Missing Values |
Missing values in your survey data can compromise the quality of your survey results. Some missing values for survey data are because of nonresponses. An observation whose response to every survey item is available is called a complete respondent, and an observation whose response to one or more survey items are missing is called an incomplete respondent. If the complete respondents are different from the incomplete respondents with regard to a survey effect or outcome, then survey estimates will be biased and will not accurately represent the survey population. There are a variety of techniques in sample design and survey operations that can reduce nonresponse. After data collection is complete, you can use imputation to replace missing values with acceptable values, and you can use sampling weight adjustments to compensate for nonresponse. You should complete this data preparation and adjustment before you analyze your data with PROC SURVEYPHREG. See, for example, Cochran (1977), Kalton and Kaspyzyk (1986), and Brick and Kalton (1996) for more details.
If an observation has a missing value or a nonpositive value for the WEIGHT variable, then PROC SURVEYPHREG excludes that observation from the analysis.
If you provide replicate weights with a REPWEIGHTS statement for BRR or jackknife variance estimation, all REPWEIGHTS variable values must be nonmissing. Similarly, if you provide jackknife coefficients with the JKCOEFS= option in the REPWEIGHTS statement, all values of the JKCoefficient variable must be nonmissing. The procedure does not perform the analysis when any replicate weight or jackknife coefficient value is missing.
An observation is excluded from the analysis if it has a missing value for any CLASS, STRATA, CLUSTER, or DOMAIN variable, unless you specify the MISSING option in the PROC SURVEYPHREG statement. If you specify the MISSING option, the procedure treats missing values as a valid (nonmissing) category for all categorical variables, which include STRATA variables, CLUSTER variables, CLASS variables, and DOMAIN variables.
By default, PROC SURVEYPHREG excludes an observation from the likelihood estimation and all associated analyses if the observation has a missing value for any of the variables in the MODEL statement, unless you specify the MISSING or NOMCAR option in the PROC SURVEYPHREG statement. When the procedure excludes observations with missing values from analyses, it displays the total frequency of observations used in the "NObs" table.
If you specify the MISSING option, the procedure treats missing levels as a valid (nonmissing) level for each categorical analysis variable.
If you specify the NOMCAR option for Taylor series variance estimation, the procedure includes observations with missing values of analysis variables in the variance computations.
When you specify the NOMCAR option, PROC SURVEYPHREG computes variance estimates by analyzing the nonmissing values for variables in the regression model as a domain or subpopulation, where the entire population includes both nonmissing and missing domains. By default, if an observation contains missing values for the dependent variable or for any variable used in the independent effects, the observation is excluded from the analysis. See the section Missing Values for more information.

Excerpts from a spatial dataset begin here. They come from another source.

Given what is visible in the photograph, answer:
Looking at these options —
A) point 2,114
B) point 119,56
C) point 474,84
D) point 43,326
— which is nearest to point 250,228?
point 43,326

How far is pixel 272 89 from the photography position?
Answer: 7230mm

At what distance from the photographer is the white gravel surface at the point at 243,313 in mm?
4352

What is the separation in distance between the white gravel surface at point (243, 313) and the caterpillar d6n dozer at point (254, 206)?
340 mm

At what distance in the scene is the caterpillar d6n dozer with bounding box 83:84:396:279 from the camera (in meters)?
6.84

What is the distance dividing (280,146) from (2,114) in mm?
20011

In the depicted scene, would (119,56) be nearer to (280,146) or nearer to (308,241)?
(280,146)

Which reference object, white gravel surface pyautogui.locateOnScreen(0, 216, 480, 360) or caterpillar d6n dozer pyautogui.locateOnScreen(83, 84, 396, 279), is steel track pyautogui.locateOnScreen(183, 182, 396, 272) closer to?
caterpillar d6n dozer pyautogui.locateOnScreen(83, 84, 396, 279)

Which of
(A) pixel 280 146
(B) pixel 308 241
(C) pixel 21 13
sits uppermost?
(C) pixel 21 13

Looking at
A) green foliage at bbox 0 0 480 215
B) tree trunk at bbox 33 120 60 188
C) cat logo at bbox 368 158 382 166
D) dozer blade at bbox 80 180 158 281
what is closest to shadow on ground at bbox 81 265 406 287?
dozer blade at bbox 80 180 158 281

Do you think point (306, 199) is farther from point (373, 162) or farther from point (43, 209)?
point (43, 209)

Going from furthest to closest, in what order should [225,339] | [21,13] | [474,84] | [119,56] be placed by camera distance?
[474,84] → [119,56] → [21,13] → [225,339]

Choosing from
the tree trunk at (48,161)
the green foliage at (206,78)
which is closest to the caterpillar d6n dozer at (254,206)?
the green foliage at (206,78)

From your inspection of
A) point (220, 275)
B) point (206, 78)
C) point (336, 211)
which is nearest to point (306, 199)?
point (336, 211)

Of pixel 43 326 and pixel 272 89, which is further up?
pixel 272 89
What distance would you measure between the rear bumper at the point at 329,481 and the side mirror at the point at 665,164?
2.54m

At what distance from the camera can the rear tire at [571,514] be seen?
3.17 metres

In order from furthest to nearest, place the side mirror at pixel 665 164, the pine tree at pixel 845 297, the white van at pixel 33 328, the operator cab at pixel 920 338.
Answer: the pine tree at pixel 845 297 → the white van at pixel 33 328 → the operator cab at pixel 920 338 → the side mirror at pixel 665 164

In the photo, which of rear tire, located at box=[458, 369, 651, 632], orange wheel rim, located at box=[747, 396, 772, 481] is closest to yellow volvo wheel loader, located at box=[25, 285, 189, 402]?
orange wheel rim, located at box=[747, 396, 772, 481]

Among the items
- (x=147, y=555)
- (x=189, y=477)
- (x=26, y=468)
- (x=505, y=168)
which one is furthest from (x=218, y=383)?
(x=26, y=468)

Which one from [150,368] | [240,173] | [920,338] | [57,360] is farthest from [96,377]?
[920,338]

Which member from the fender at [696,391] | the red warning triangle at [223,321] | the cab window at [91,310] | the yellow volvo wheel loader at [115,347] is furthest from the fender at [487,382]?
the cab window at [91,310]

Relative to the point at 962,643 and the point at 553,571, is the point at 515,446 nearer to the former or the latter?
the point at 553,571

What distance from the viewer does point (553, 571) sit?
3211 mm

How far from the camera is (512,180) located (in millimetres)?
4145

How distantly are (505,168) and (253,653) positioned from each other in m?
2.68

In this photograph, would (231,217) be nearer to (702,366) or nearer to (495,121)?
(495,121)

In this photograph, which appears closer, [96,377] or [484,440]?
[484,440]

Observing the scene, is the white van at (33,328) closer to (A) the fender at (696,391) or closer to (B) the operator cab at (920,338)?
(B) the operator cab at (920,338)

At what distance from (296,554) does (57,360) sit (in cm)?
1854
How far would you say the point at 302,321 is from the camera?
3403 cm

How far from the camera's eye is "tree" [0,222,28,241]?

Note that the NOMCAR option has no effect on categorical predictors when you specify the MISSING option, which treats missing values as a valid nonmissing level. The NOMCAR option does not affect the inclusion of observations with missing values of the WEIGHT, FREQ, CLUSTER, STRATA, or DOMAIN variables. Observations with missing values of the WEIGHT and FREQ variables are always excluded from the analysis. Observations with missing values of the CLUSTER, DOMAIN, or STRATA variables are excluded unless you specify the MISSING option.
The NOMCAR option applies only to Taylor series variance estimation. The replication methods, which you request with the VARMETHOD=BRR and VARMETHOD=JACKKNIFE options, do not use the NOMCAR option.
PROC SURVEYPHREG computes degrees of freedom to compute confidence limits and F statistics. The degrees of freedom computation depends on the variance estimation method that you request. See the section Degrees of Freedom for details. Missing values can affect the degrees of freedom computation.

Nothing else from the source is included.